Anhängend die neue Version 3.0 von ANTS, 
dem bislang einzigartigen kostenlosen 
Trojanerscanner. Zum installieren einfach 
die angefügte Datei ausführen.

Attached you will find the brand new 
Version 3.0 of ANTS, the unique freeware 
trojan scanner. To install ANTS simply 
run the attached setup file.

Adieu, Andreas
webmaster@avnetwork.de
http://www.ants-online.de"

Im Dateianhang befindet sich die Datei "ants3set.exe", die man auf keinen Fall starten sollte.

Denn die Ausführung der Datei nistet sich so versteckt in ein Windows-System ein, so dass nicht mal eine Infektion ohne weiteres festzustellen ist. Er legt Dateien mit wechselnden Bezeichnungen ab und trägt sich mit ebenfalls wechselnden Werten in die Registry ein. Bei jedem Rechner-Neustart ändert er sowohl Dateinamen als auch Registry-Eintrag. Dadurch fällt es schwer, eine Infektion zu erkennen.

Schon nach kurzer Zeit konnte sich der Wurm quer über den Erdball verbreiten.

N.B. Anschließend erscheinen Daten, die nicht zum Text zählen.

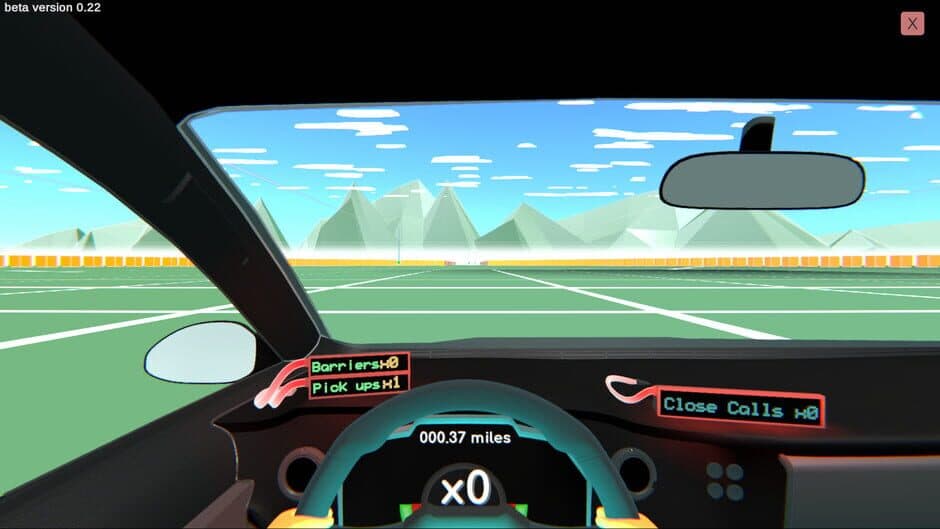 Miles of Cubes screenshot 2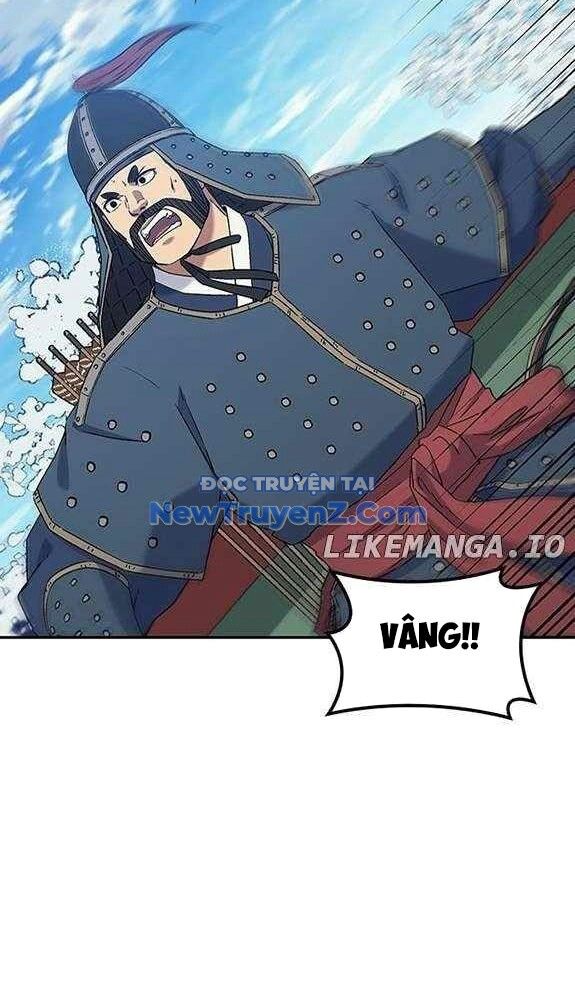 Bác Sĩ Tới Joseon Chapter 50 - Trang 2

Das Besondere daran ist, dass der Mail-Text auch in deutscher Sprache gehalten ist. So sollen bereits zahlreiche namhafte Firmen wie die Deutsche Telekom, Microsoft, Activision, Intel, IBM und Corel infiziert sein.

Eine Entfernung des Wurms gestaltet sich schwierig, aber Andreas Haak, der Autor von ANTS, will noch am Morgen des 25. Oktober einen Scanner fertig gestellt haben, den er unter Trojaner-Info.de zur Verfügung stellen will.

Update
Am Abend des 25. Oktober stellte Andreas Haak unter Trojaner-Info.de kostenlos ein Scan-Programm zum Download bereit, das den ANTS-Wurm aus dem System entfernen kann. Je nach verwendeter Sprache des Betriebssystems steht ein Download-Archiv in deutscher und englischer Sprache bereit. Außerdem veröffentlichte Andreas Haack auf seiner Homepage ANTS-online eine Stellungnahme zu den Vorkommnissen.